Monday 23 March 2009

Installed Capacity at CHEP

This week is CHEP 09 proceeded by WLCG workshop. I presented some updates on the roll out of the installed capacity document. It included examples of a few sites that would have zero capacity if considered under the new metrics.
Sites should consider taking the following actions.

  • Check gridmap. In particular the view obtained by clicking on the more label and selecting the "size by SI00 and LogicalCPUs".
  • Adjust your published #LogicalCPUS in your SubCluster. It should correspond to the number of computing cores that you have.
  • Adjust your #Specint2000 settings in the SubCluster. The aim is to make your gridmap box the correct size to represent your total site power.
The followup questions were the following. Now a chance for a a more reflected response.
  1. Will there be any opportunity to run a benchmark within the gcm framework?
    I answered that this was not possible since unless it could be executed in under 2 seconds then there was no room for it. Technically there would not be a problem with running something for longer, it could be ran rarely. We should check how the first deployment of GCM goes, longer tests are in no way planned though.
  2. What is GCM collecting and who can see its results?
    Currently no one can see on the wire since messages are encrypted. There should be a display at https://gridops.cern.ch/gcm however currently it is down but once there it will be accessible to IGTF CA members.
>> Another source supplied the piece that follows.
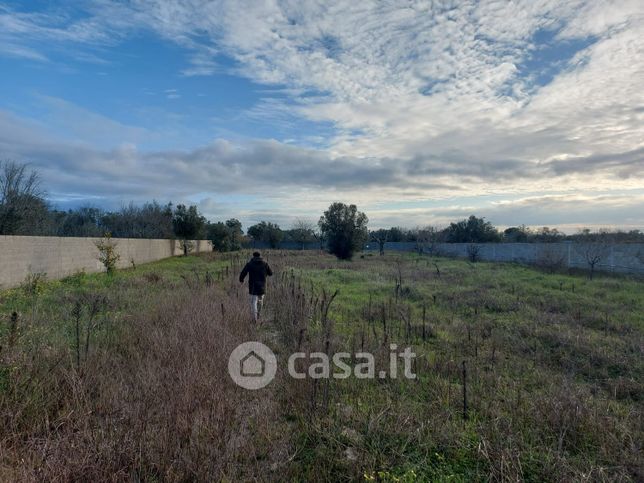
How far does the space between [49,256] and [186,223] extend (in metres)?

For now there are some test details available.
  3. When should sites start publishing the HEPSpecInt2006 benchmark?
    The management contributed "Now" which is of course correct, the procedure is well established. Sites should be in the process of measuring their clusters with the HEPSpec06 bench mark. With the next YAIM release they will be able to publish the value also.
  4. If sites are measuring these benchmarks can they the values be made available on the worker nodes to jobs?
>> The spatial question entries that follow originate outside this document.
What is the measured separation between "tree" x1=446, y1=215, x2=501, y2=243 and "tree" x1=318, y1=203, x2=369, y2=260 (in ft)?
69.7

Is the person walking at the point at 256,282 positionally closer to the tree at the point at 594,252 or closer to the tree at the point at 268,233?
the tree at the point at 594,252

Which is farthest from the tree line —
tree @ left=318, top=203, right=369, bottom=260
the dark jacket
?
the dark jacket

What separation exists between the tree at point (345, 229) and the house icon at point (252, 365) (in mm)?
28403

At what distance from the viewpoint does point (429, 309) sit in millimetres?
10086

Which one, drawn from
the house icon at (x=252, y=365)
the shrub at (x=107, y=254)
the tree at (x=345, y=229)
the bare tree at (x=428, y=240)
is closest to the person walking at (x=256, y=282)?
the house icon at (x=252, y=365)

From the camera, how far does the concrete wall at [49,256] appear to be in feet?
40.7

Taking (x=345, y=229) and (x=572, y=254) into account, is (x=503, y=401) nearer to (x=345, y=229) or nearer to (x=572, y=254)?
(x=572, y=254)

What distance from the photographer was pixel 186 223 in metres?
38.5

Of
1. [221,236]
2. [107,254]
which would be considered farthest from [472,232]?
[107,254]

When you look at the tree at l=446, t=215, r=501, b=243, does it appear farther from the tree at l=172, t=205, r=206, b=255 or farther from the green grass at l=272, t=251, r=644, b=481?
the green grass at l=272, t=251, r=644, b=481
    Recently the new glite-wn-info made it as far as the PPS service. This allows the job to find on the WN to which GlueSubCluster it belongs. In principal this should be enough, the Spec benchmarks can be retrieved from the GlueSubClusters. The reality of course is that until some future date when all the WNWG recommendations are deployed along with CREAM also then this is not possible. So for now I will extend glite-
    wn-info to also return a HepSpec2006 value as configured by the site administrators.
  5. Do you know how many sites are currently publishing incorrect data?
    I did not know the answer nor is an answer easy other than collecting the ones of zero size. Checking now of 498 (468 unique?) SubClusters some 170 of them have zero LogicalCPUs.
On a more random note a member of CMS approached me afterwards to thank me for the support I gave him 3 or so years ago while working at RAL. At the time we both had an interest in making grid work. He got extra queues, reserved resources, process dumps and general job watching from me. It was the fist grid jobs we had approaching something similar to the analysis we now face. Quoting the gentleman from his grid experience and results using RAL he obtained his doctorate and CMS chose to use the grid.